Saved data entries
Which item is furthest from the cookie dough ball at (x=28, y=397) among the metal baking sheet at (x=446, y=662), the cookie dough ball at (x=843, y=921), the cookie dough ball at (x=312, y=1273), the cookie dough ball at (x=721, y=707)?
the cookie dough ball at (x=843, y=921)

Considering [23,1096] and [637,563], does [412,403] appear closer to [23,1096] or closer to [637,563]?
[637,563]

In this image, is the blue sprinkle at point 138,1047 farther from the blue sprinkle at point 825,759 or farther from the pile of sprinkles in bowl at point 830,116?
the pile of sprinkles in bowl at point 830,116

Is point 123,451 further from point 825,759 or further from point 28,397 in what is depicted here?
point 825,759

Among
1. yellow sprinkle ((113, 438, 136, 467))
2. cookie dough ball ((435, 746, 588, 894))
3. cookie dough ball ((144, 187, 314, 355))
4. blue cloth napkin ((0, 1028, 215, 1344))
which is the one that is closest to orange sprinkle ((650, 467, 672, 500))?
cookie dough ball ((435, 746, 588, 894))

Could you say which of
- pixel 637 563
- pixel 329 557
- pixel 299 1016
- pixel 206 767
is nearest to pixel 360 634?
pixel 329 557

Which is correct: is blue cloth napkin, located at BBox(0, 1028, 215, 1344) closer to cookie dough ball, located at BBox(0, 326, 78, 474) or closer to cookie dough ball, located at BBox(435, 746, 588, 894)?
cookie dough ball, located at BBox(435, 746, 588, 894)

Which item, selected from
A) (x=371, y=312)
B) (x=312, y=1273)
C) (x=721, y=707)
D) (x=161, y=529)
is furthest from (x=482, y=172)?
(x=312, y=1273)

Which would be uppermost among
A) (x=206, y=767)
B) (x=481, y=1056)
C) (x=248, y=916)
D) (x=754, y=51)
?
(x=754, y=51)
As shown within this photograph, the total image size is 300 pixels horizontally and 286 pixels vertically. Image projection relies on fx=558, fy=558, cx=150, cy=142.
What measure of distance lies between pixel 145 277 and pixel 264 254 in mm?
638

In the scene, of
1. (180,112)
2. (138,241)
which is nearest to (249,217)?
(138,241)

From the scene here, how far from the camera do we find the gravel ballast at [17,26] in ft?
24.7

## What you are asked to do
Rewrite all of the lines above with every "blue cloth napkin" changed to "blue dish towel", keeping everything else the same.

## Exercise result
Which item is furthest from the cookie dough ball at (x=28, y=397) among the metal baking sheet at (x=446, y=662), the cookie dough ball at (x=843, y=921), the cookie dough ball at (x=312, y=1273), the cookie dough ball at (x=721, y=707)?
the cookie dough ball at (x=843, y=921)

Considering [23,1096] and [637,563], does [412,403] appear closer to [23,1096] or closer to [637,563]?
[637,563]

In this image, is the blue sprinkle at point 138,1047 farther from the blue sprinkle at point 825,759 or farther from the pile of sprinkles in bowl at point 830,116?
the pile of sprinkles in bowl at point 830,116

Is point 123,451 further from point 825,759 or further from point 28,397 in what is depicted here?
point 825,759

Among
1. yellow sprinkle ((113, 438, 136, 467))
2. cookie dough ball ((435, 746, 588, 894))
3. cookie dough ball ((144, 187, 314, 355))
4. blue dish towel ((0, 1028, 215, 1344))
which is the one that is closest to orange sprinkle ((650, 467, 672, 500))?
cookie dough ball ((435, 746, 588, 894))

Could you say which of
- pixel 637 563
- pixel 329 557
- pixel 299 1016
- pixel 206 767
is nearest to pixel 360 634?
pixel 329 557

Which is correct: is blue dish towel, located at BBox(0, 1028, 215, 1344) closer to cookie dough ball, located at BBox(0, 326, 78, 474) or closer to cookie dough ball, located at BBox(435, 746, 588, 894)?
cookie dough ball, located at BBox(435, 746, 588, 894)

Which item, selected from
A) (x=371, y=312)
B) (x=312, y=1273)
C) (x=721, y=707)
D) (x=161, y=529)
is furthest from (x=482, y=172)?
(x=312, y=1273)

Which would be uppermost among
A) (x=206, y=767)
B) (x=481, y=1056)
C) (x=248, y=916)
D) (x=754, y=51)
?
(x=754, y=51)
As shown within this photograph, the total image size is 300 pixels horizontally and 286 pixels vertically. Image projection relies on fx=558, fy=558, cx=150, cy=142.
What measure of distance lies between pixel 145 277 and pixel 264 254 in mm?
638

In the scene, of
1. (180,112)
2. (138,241)
which is nearest to (249,217)?
(138,241)

From the scene here, how far from the camera do we find the gravel ballast at [17,26] in ft?
24.7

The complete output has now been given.